BUSINESS MODEL: Business model is what represent the business. If the model is scattered and doesn't provide a single integrated view of the business, it becomes difficult to extract accurate and useful information in timely manner. Thus business model is an important factor to decide along with other factors. It is equally important that business models should be flexible enough to accommodate and integrate new applications without major changes in the system.

DATA STORAGE: Every day business is growing and thus the data is increasing. It is necessity of the business to select a solution that can easily accommodate large volume of data. The secret of success lies in the detailed data. It is identical to the fact that as much history one knows, one is in better position to give accurate prediction and analysis of future. Similarly, if large amount of data is available for analysis, it will place the business in better position to find the business trends and align the future needs and vision.

NUMBER OF CONCURRENT USERS: With the growth of business, the users involved in querying the data for information and analysis increases. It, therefore, becomes an important consideration to choose a platform that can accommodate future needs of the users and may not appear costly with the number of users, both in terms of financials and manageability. On the other hand, if a business wants to grow, it has to do early analysis and have to indulge all the visionaries, marketing staff, managers and other departments in such analysis to be in better position for the competition and growth.

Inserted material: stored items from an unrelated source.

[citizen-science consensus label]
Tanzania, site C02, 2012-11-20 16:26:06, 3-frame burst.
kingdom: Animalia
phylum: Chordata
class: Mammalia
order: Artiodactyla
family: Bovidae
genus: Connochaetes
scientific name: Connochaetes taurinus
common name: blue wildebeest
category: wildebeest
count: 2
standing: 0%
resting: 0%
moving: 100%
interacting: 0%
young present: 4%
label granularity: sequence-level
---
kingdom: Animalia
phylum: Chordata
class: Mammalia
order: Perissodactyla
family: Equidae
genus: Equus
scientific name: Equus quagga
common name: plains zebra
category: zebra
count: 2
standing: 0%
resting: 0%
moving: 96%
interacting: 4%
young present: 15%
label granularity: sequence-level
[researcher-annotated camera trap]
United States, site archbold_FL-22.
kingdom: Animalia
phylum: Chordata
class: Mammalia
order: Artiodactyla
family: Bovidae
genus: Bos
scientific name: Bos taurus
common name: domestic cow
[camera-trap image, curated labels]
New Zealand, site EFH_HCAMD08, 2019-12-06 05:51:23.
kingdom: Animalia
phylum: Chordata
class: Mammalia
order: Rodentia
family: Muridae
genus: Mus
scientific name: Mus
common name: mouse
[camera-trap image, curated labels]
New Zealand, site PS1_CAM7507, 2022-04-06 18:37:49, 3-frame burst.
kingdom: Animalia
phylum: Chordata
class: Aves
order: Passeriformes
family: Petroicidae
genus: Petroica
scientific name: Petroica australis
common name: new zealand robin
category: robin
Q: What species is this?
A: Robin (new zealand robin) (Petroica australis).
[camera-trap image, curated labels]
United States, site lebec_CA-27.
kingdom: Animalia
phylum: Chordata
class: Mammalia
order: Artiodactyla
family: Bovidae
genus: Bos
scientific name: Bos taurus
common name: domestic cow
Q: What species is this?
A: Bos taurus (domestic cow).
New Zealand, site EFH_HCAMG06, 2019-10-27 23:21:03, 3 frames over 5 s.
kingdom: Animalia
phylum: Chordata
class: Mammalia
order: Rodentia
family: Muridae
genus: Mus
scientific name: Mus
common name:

WORKLOAD: The underlying platform not only support for specific type of workload, rather it must provide a support for all the future applications and analysis. Businesses that are static in nature can never grow. Such business, however, may fade away with time, and may be cited as lessons learned from past. Along with time, business has to adopt new and business friendly methods for their platform to achieve more from what they invested. For example, initially the workload may be only weekly batches, which then along with business requirements, understanding and growth can go to daily batches, and then eventually to ad-hoc queries, near real time data feeds and finally the active data warehousing destiny. The same cycle is true for reporting and business analysis as well. Therefore, it becomes necessary that the underlying platform have the capability to transform and can run hand in hand along with the business

QUERY DATA VOLUME: Ask your self, whether the kind of analysis is performed will always be returning a single data element, or will it always be returning a huge volume of data? The answer is certainly NO. Query data volume is dependent on the kind of analysis and the volume of data available in the data warehouse. However, it is important that all kind of query data volume is appropriately supported by the solution. Moreover, it is also important that it is handled effectively. For example, if only few rows have to be returned then there should be some mechanism to access the data efficiently (like indexes etc). Therefore, the concern should not only be how effectively it handles large volume of data, rather how efficiently it is handling / accessing small volume of data. There should be less cost involved with respect to system resource utilization (like memory, I/O etc).

QUERY COMPLEXITY: Growth leads to increase in data volume, and data volume leads to complexity of the business needs. It is relatively easy to start from ground and make a rapid success, however it is very difficult to maintain it and yet make more progress. The complexity of analysis increases, the complexity of business nature increase and thus it needs a solution that not only support for their simple needs, rather also support for complex nature of the business. In the beginning, there might be a couple of entities (or joins) of interest to the business users, however, after some time they might require to join more than dozen of entities to give a new value to the business.

Parallelism: The concept is similar to treating customer. Business wants to satisfy the entire customer and give them the level of importance necessary for it without delaying any of them. The same concept is true for the queries and other operations for the data warehousing, that is, every request should be treated like customers, without making them wait un-necessarily. This can be achieved only if the underlying platform supports parallelism in true sense.

Most of the platforms support all of the above. But it doesn't mean that all suits business needs. The question is not whether these are supported by the vendor or not, the question is, what the efficiency of the solution, when all of them are evaluated simultaneously. Every platform supports large volume of data, every platform supports concurrent users, but what are the limitations of the platform when these are required together? What will be the threshold when all of them are executed at the same time? Benchmark is not always a solution; similarly, answer to individual questions is not always a requirement, rather what will be the behavior of the underlying platform with all of the questions operating at the same time.

It is necessary that the right decision should be made for the first time. The return on investment (ROI) should be calculated to find the business value from the solution, because it becomes more costly and time consuming to migrate later to another platform. Remember the adage; intelligent people learn from their own mistakes, wise people learn from the mistakes of others. Similarly, right business requires right decisions in time.